Objective: Duplicate the lines of the material starting with the line that contains "Among the group" and going on through the line that contains "32594 millimetres", including both of those lines.

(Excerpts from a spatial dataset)
[Start]

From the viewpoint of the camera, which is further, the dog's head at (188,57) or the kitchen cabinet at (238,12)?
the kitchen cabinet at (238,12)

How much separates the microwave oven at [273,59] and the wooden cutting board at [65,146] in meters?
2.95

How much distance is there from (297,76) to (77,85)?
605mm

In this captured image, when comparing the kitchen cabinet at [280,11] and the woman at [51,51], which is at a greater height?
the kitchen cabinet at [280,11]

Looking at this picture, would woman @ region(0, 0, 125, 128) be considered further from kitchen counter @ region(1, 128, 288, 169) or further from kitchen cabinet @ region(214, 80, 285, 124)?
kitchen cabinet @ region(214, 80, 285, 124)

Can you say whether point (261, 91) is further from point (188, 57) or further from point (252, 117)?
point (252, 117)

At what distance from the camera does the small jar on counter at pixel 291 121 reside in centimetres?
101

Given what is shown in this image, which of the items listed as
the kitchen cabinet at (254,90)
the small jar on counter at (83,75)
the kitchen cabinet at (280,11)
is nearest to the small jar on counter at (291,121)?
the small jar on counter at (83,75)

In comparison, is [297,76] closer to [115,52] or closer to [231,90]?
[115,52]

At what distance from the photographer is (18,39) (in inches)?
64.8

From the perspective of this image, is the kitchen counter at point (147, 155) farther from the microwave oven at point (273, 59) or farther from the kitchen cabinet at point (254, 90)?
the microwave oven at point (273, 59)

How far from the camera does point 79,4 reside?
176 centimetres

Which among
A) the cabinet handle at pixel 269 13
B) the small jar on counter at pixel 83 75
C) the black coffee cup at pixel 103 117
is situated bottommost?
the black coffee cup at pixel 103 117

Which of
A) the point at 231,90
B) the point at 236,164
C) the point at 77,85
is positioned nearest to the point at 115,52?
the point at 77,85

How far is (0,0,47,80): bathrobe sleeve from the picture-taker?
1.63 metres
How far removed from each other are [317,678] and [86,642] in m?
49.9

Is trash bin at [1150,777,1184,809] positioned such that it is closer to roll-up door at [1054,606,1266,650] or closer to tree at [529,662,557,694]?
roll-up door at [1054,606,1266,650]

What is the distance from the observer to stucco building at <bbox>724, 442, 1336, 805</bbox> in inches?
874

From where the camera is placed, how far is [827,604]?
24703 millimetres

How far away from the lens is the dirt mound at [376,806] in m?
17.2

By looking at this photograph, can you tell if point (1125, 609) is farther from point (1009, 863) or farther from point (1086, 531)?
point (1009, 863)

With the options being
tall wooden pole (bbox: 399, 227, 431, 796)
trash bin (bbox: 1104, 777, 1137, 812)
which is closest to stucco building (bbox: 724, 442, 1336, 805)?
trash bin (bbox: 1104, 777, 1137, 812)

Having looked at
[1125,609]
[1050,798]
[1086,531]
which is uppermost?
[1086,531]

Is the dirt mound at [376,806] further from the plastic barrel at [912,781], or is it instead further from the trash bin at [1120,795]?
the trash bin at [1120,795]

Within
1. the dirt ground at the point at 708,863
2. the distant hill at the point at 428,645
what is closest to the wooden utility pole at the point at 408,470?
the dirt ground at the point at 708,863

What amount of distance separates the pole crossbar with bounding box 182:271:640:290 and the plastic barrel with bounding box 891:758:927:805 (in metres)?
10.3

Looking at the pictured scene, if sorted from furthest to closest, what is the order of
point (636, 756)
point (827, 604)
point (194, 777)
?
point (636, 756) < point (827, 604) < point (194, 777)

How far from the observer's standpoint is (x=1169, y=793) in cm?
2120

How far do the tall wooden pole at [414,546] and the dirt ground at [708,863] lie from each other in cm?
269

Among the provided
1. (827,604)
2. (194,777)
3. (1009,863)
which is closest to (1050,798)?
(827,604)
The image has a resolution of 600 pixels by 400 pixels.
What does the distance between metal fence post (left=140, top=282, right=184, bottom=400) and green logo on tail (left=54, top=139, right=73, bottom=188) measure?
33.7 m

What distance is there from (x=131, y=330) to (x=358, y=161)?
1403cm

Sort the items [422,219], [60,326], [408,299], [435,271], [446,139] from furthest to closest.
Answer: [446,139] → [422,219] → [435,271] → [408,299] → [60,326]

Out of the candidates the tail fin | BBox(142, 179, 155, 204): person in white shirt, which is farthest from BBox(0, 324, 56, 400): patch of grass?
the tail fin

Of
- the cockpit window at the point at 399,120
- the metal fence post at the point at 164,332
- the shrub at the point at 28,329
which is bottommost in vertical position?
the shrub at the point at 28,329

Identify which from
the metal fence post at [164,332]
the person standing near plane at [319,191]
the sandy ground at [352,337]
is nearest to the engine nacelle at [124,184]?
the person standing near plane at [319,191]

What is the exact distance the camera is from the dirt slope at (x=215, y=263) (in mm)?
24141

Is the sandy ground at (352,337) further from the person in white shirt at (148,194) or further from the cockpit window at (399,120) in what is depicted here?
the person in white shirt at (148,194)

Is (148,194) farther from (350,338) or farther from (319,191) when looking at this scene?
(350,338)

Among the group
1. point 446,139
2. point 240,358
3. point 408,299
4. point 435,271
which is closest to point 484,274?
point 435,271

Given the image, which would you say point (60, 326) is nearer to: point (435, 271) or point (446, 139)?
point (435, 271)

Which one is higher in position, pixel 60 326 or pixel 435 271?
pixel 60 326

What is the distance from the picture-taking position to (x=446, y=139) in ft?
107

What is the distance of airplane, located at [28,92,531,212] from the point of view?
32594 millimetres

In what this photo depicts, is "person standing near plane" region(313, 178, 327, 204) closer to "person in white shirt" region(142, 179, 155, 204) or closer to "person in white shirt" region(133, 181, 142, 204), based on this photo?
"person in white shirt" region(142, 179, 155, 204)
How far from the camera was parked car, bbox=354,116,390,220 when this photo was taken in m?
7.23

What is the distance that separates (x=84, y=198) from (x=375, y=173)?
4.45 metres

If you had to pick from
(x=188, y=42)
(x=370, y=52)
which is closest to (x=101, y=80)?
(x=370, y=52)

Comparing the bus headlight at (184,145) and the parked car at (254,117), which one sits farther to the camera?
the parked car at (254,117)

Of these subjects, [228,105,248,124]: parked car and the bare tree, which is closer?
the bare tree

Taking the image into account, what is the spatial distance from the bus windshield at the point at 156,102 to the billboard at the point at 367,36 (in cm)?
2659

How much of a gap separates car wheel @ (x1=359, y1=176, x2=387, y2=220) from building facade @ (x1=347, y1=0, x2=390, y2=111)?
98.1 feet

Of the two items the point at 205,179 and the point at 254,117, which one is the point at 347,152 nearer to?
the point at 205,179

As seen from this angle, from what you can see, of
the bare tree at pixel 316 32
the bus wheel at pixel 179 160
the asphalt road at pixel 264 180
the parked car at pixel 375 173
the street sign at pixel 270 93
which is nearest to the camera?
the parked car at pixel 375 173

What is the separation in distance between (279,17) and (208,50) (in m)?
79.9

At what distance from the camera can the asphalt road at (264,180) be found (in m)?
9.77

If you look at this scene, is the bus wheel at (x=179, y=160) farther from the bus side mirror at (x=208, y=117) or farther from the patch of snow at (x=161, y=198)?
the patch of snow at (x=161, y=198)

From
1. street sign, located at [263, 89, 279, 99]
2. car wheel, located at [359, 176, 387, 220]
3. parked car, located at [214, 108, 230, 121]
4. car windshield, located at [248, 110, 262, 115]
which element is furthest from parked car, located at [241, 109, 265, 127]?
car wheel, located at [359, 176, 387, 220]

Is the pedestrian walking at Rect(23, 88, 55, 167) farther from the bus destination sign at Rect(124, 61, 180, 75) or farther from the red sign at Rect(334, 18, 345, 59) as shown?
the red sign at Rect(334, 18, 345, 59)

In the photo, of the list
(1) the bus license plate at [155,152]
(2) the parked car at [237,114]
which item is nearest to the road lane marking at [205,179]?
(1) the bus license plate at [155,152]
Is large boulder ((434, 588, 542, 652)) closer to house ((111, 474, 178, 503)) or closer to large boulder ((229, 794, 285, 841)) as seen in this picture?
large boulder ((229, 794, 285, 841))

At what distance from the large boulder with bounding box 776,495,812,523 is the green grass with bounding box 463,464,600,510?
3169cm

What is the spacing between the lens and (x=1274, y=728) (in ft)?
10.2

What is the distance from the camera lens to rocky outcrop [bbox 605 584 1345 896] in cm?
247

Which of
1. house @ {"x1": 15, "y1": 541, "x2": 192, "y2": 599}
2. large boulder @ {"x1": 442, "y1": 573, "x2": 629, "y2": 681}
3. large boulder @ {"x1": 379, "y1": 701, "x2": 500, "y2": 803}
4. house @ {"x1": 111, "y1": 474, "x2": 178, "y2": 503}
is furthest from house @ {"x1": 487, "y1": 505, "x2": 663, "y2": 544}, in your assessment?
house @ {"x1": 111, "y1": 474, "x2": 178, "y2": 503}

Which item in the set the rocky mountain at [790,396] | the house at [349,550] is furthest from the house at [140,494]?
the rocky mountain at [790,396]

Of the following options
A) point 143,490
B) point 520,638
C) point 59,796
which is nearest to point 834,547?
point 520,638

[End]

Written answer:
Among the group
1. point 446,139
2. point 240,358
3. point 408,299
4. point 435,271
which is closest to point 484,274?
point 435,271

Given the image, which would you say point (60, 326) is nearer to: point (435, 271) or point (446, 139)?
point (435, 271)

Which one is higher in position, pixel 60 326 or pixel 435 271?
pixel 60 326

What is the distance from the picture-taking position to (x=446, y=139) in ft?
107

What is the distance of airplane, located at [28,92,531,212] from the point of view?
32594 millimetres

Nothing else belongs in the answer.